Buyers bullish on government market acquisitions
- By Jerry Grossman
- Jan 17, 2006
Last year, there were 96 transactions involving the acquisition of government services companies focused on federal IT and defense services segments. This total is only 2 percent above the level of activity in 2004, and reflects a modest growth rate in deal flow in contrast to the 15 percent achieved in 2004.
Although the increase in closed transactions was modest, the 2005 results establish a new record.
Investors, analysts and other industry observers continue to ponder the sustainability of this mergers and acquisitions market. Minus some significant changes in capital market support, it seems unlikely that the transaction pace will slow meaningfully in the near term. Key drivers of M&A activity remain solidly in place as we move into 2006, suggesting that another year of robust transaction volume is coming.
A more in-depth review of the 2005 closed transactions gives insight into the trends driving government services M&A activity. A broad array of buyers, available and relatively inexpensive capital, government procurement trends and public market growth expectations together support significant transaction volume going forward.
Most industry participants also expect defense expenditures to slow in response to budget pressures, and a concomitant reduction of organic growth potential in many companies. For those publicly traded companies seeking to sustain growth rates in this environment, acquisitions may play a larger role.
The number of interested buyers continued to grow through 2005. Non-U.S. companies have been buying or are looking for good opportunities here, as the United States remains the most attractive government services market in the world. Nortel Networks Corp., QinetiQ plc and Serco Group plc in 2005 completed purchases of U.S. businesses. It is anticipated that these buyers, along with many other foreign buyers, will continue to be active this year.
In 2005, 10 closed transactions, about 10 percent, involved foreign parties. Several other categories of buyers are in the market, including aerospace and defense primes, pure-play federal IT companies, engineering firms, special purpose acquisition corporations and private equity firms, as well as commercial technology companies seeking access to federal customers.

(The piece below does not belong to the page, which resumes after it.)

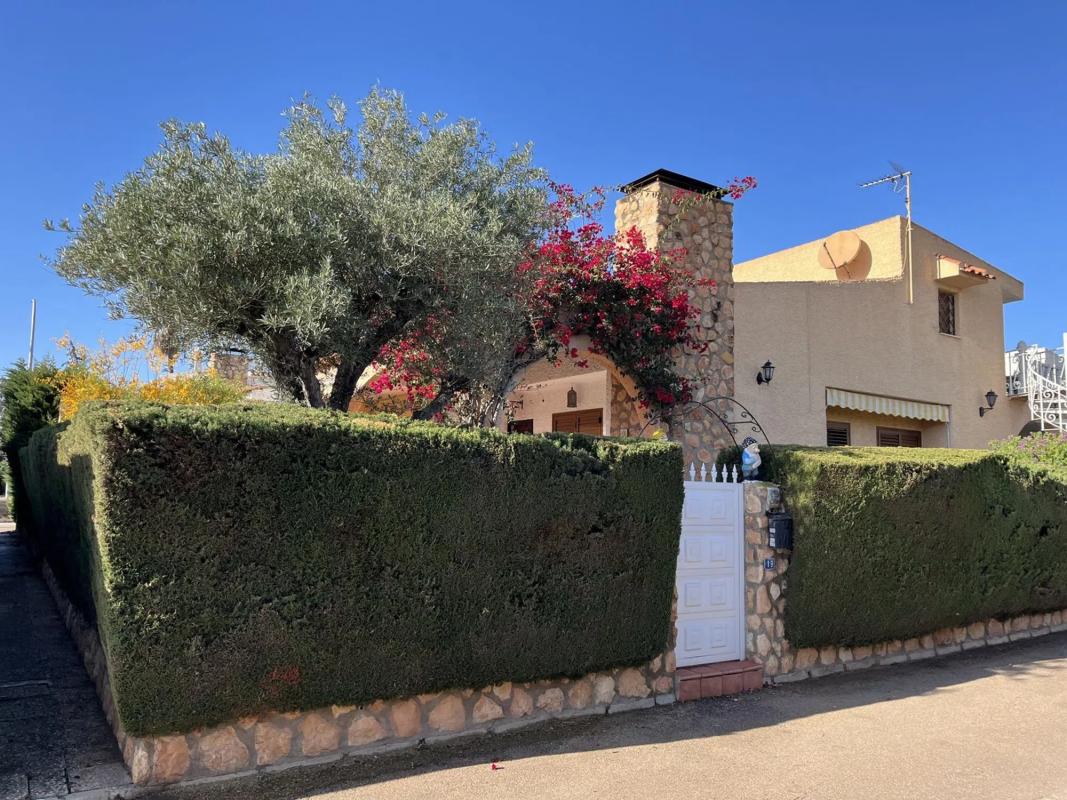 Venta de chalet adosado en Calle López de Ayala , Orihuela photo 4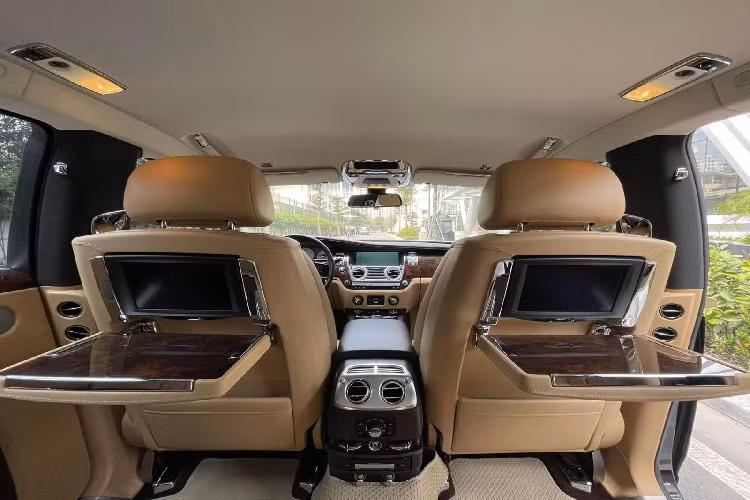 Hiện tại, dòng xe siêu sang Rolls-Royce Ghost tại thị trường Việt Nam đang được bán chính hãng ở phiên bản thế hệ thứ 2 với những thay đổi rất ấn tượng ở ngoại hình cũng như bên trong khoang lái xe và mức giá để sở hữu phải từ 30 tỷ đồng chưa bao gồm tùy chọn của khách.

The cost of capital rose in 2005 as short-term interest rates increased by 150 to 200 basis points, while the cost of equity capital rose as evidenced by, on average, a 15 percent to 20 percent decline in stock market pricing multiples in the industry sector.
However, after taking these increases into account, the weighted cost of capital in the sector remains at or below longer-term norms.
Government procurement trends continue to reward scale on the one hand and small-business preferences on the other. Evolving government technology needs, coupled with changing spending priorities at many agencies, necessitate acquisitions by midsize and larger contractors to position themselves better relative to service offering and customer mix.
Public market investors are pricing industry stocks with the expectation of 15 percent to 20 percent compounded annual earnings growth. For many companies, reaching this growth rate is unlikely without acquisitions.
The 96 completed deals last year involved 79 buyers, 11 of which completed more than one transaction. All these buyers have ample capacity to continue their acquisition programs in 2006.
As in previous years, the median acquired company in 2005 had revenue of less than $50 million. Although most transactions in 2006 will be of a similar size, a handful of much larger transactions are possible, given the target criteria established by many of the large acquirers.